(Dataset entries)
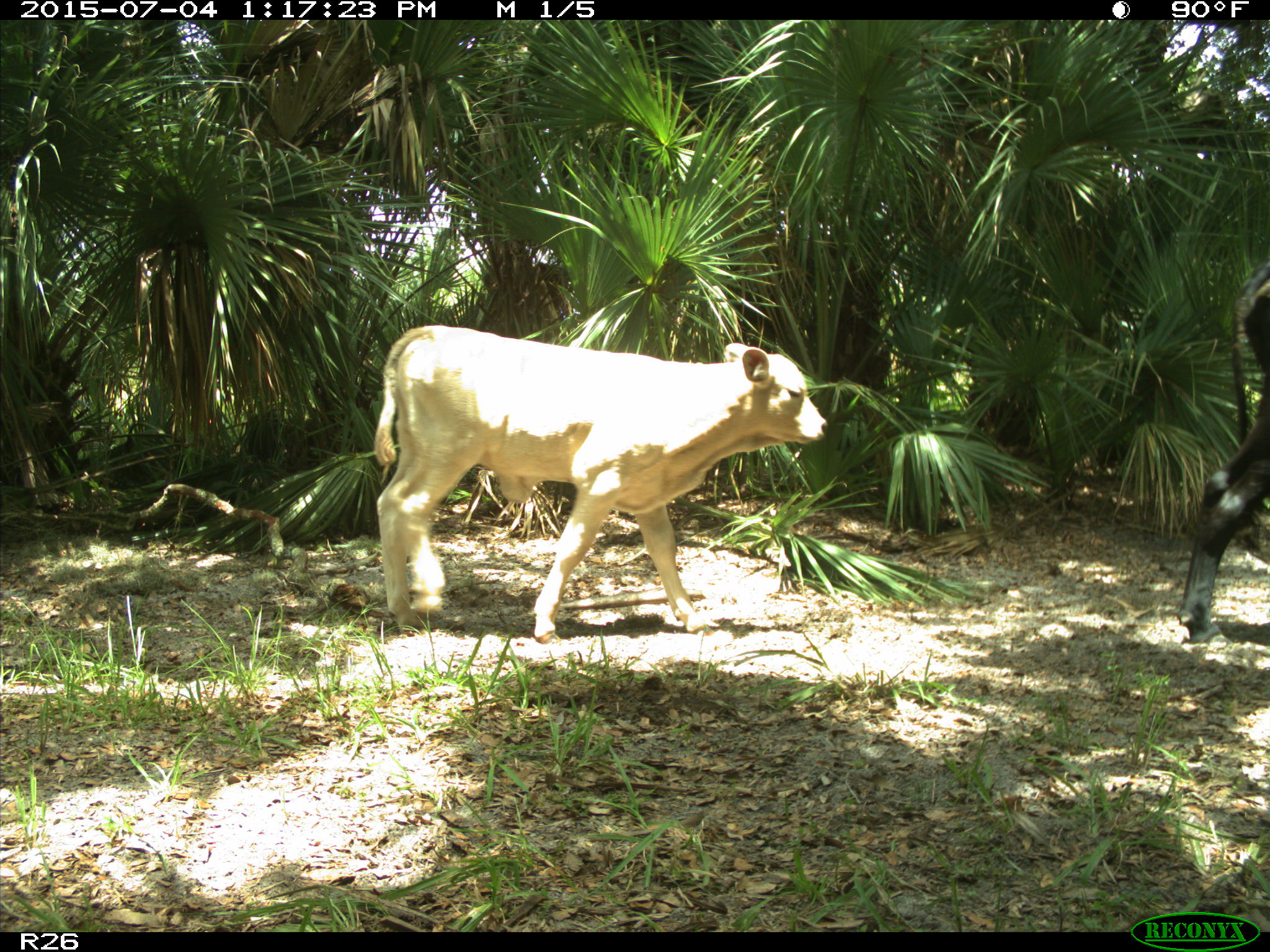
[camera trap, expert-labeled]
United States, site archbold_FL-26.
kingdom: Animalia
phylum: Chordata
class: Mammalia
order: Artiodactyla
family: Bovidae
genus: Bos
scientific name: Bos taurus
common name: domestic cow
Bos taurus (domestic cow).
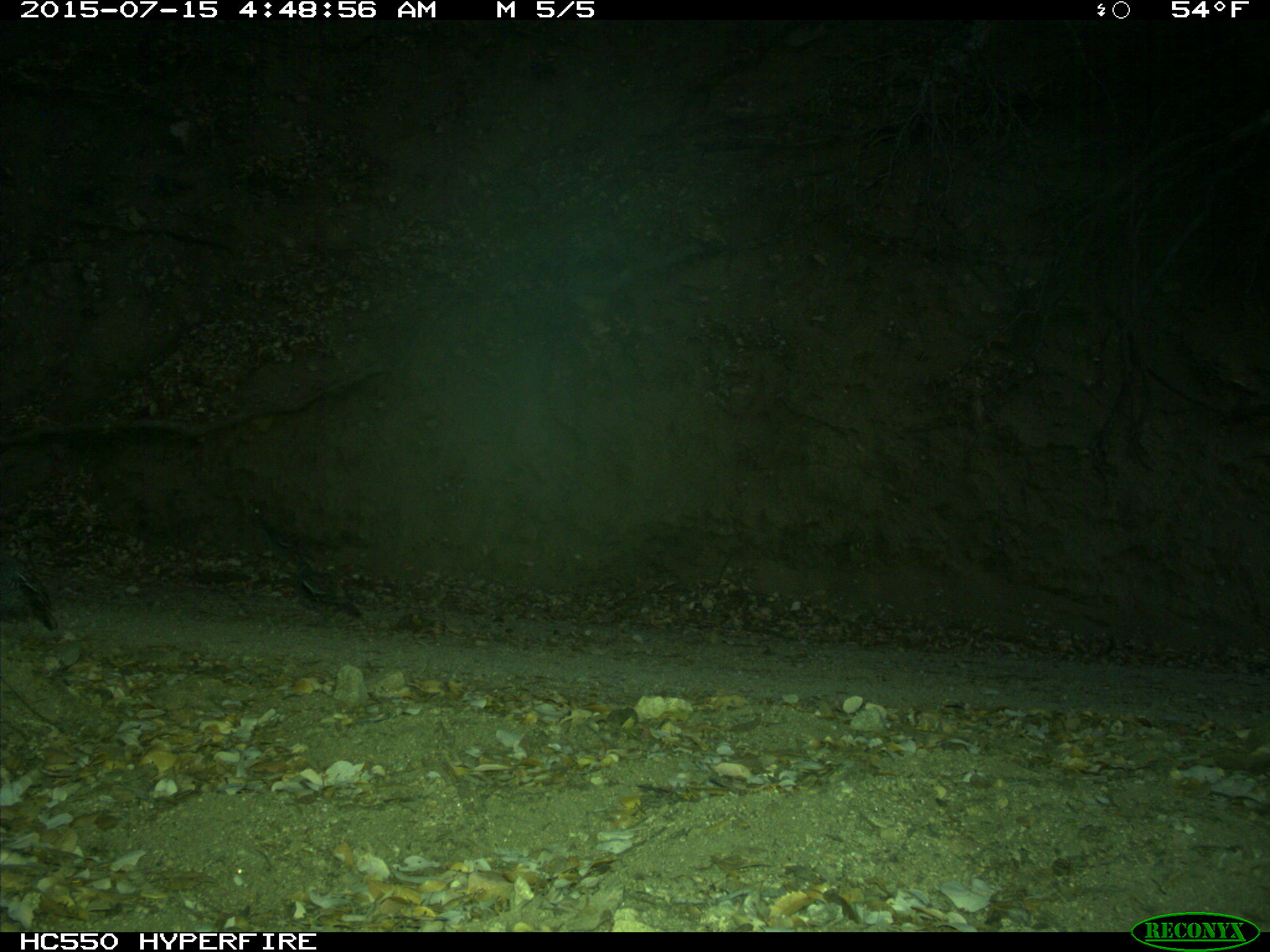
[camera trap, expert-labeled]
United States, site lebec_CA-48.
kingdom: Animalia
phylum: Chordata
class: Aves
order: Galliformes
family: Odontophoridae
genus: Callipepla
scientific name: Callipepla californica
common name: california quail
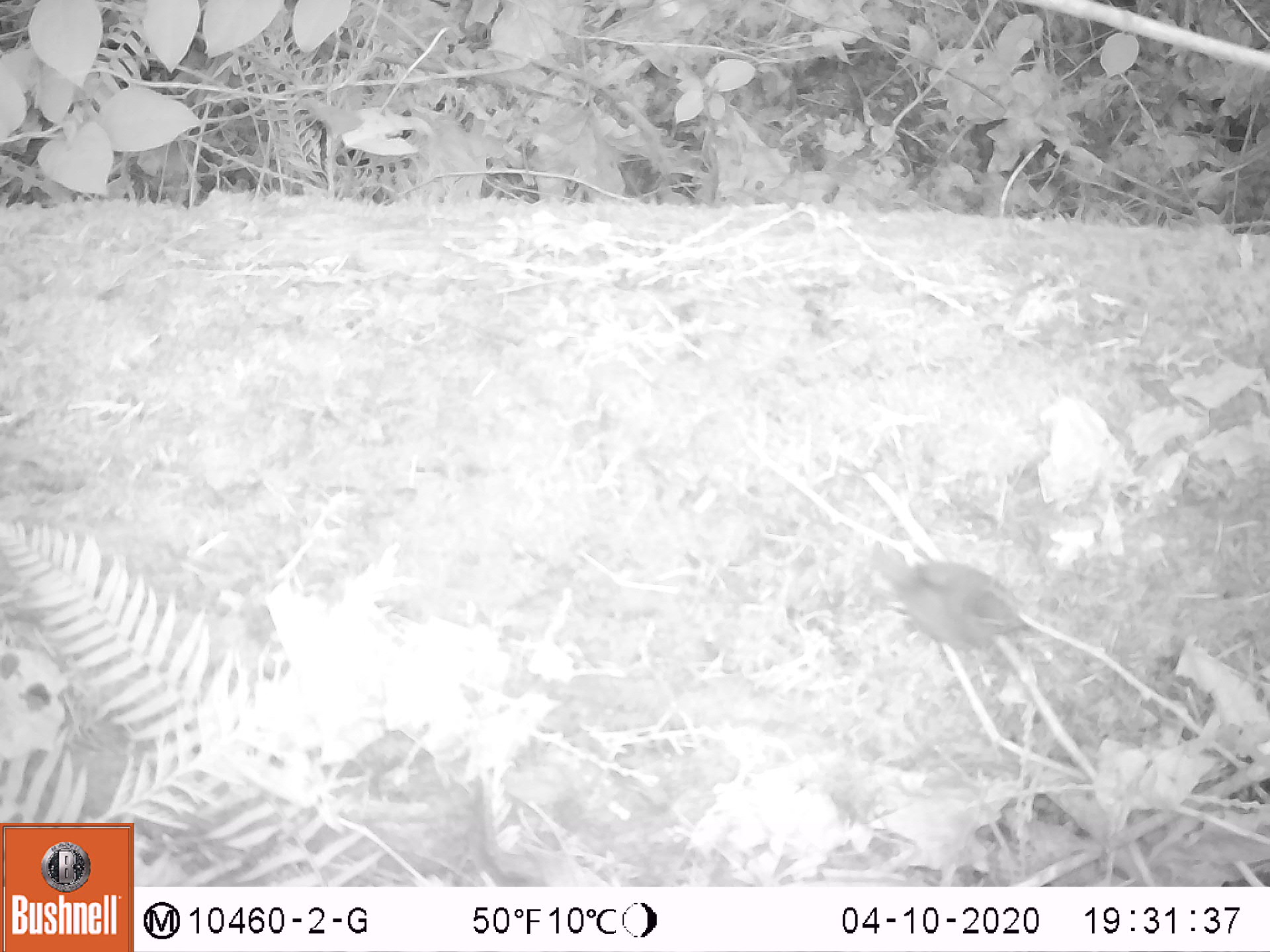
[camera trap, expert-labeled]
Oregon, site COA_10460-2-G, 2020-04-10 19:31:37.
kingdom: Animalia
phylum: Chordata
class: Aves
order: Passeriformes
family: Turdidae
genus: Catharus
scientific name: Catharus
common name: brown thrushes and nightingale-thrushes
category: catharus species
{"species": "catharus species (brown thrushes and nightingale-thrushes) (Catharus)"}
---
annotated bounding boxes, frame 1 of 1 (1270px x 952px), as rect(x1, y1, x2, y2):
catharus species: rect(860, 537, 1041, 652)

◆ REQUIRED WORK
Examine each line of the records above and tally those with the string "United". State the total alone.

◆ RESULT BELOW
2